Repurposed Drugs Show Promise for Aggressive Infant

What Is MLL-Rearranged Infant Leukemia?

MLL-rearranged acute lymphoblastic leukemia, also called KMT2A-rearranged ALL, is one of the most challenging pediatric cancers physicians face. Unlike most childhood leukemias, which respond well to standard chemotherapy and have cure rates above 90 percent, infant leukemia carries a much poorer prognosis. The disease is biologically distinct, characterized by a chromosomal translocation involving the KMT2A gene on chromosome 11, which disrupts normal blood cell development and drives rapid leukemic growth.

Babies diagnosed in their first year of life face the worst outcomes, with long-term survival hovering around 50 percent despite the use of intensive multi-agent chemotherapy and stem cell transplantation. Treatment is further complicated by the vulnerability of infant patients, whose developing organs and immune systems are highly sensitive to the toxic side effects of conventional cytotoxic therapy. This has driven researchers to seek targeted therapies that can be both more effective and less harmful.

How Could Repurposed Drugs Improve Outcomes?

Drug repurposing is a strategy that takes medications already approved for other diseases and tests them against new targets, dramatically shortening the path from discovery to clinical use. The HemaSphere study screened clinically available compounds against MLL-rearranged leukemia cells and identified three candidates that showed strong activity, including effects on signaling pathways that the leukemia depends on for survival. Because these drugs already have established safety profiles in humans, they can move into pediatric trials more quickly than entirely new molecules.

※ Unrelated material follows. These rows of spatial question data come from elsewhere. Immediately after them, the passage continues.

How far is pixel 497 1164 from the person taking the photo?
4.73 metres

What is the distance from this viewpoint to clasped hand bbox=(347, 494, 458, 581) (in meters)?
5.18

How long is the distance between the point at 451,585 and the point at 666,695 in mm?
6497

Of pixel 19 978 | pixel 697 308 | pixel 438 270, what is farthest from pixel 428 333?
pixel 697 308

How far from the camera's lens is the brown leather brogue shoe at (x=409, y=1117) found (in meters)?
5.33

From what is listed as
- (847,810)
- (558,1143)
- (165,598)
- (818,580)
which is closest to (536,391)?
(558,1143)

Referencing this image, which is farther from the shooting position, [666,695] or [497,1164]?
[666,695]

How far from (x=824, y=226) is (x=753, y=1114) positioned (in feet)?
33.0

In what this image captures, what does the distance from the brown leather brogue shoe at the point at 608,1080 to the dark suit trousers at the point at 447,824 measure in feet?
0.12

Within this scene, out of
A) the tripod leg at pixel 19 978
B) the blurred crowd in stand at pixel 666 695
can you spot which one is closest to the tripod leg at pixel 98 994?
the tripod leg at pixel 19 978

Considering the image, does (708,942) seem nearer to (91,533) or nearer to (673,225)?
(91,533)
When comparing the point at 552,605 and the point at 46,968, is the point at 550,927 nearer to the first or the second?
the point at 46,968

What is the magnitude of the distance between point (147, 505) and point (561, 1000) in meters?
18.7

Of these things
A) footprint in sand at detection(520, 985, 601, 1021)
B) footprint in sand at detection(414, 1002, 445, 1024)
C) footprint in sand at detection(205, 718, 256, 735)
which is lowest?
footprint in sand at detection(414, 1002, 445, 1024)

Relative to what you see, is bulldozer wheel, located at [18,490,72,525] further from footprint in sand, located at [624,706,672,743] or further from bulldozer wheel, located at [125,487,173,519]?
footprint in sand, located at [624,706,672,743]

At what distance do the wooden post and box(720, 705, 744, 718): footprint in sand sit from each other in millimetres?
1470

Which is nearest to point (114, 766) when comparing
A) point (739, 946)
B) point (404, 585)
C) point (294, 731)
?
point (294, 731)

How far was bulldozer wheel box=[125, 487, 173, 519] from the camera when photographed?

For infant leukemia in particular, the appeal of repurposed drugs is twofold. First, they may achieve better disease control by hitting the molecular drivers of MLL-rearranged ALL more precisely than broad chemotherapy. Second, by reducing reliance on highly toxic regimens, they could spare developing infants from long-term complications such as neurocognitive deficits, growth impairment, and secondary cancers. The next steps will involve carefully designed clinical trials to confirm safety and efficacy in this fragile patient population.

What Does This Mean for Pediatric Cancer Care?

The findings are part of a broader shift in pediatric oncology toward precision medicine, where treatments are matched to the specific molecular features of a child's cancer rather than applied as one-size-fits-all chemotherapy. International collaborations such as the Interfant trials have made steady progress in standardizing care for infant leukemia, but survival improvements have plateaued in recent decades. New therapeutic options are urgently needed.

If the repurposed drugs identified in this study prove successful in clinical trials, they could be integrated into existing treatment protocols relatively quickly. The work also highlights the value of academic-industry collaboration in tackling rare diseases that often receive limited commercial investment. For families facing an infant leukemia diagnosis, the prospect of more effective and less toxic treatment represents a meaningful step forward.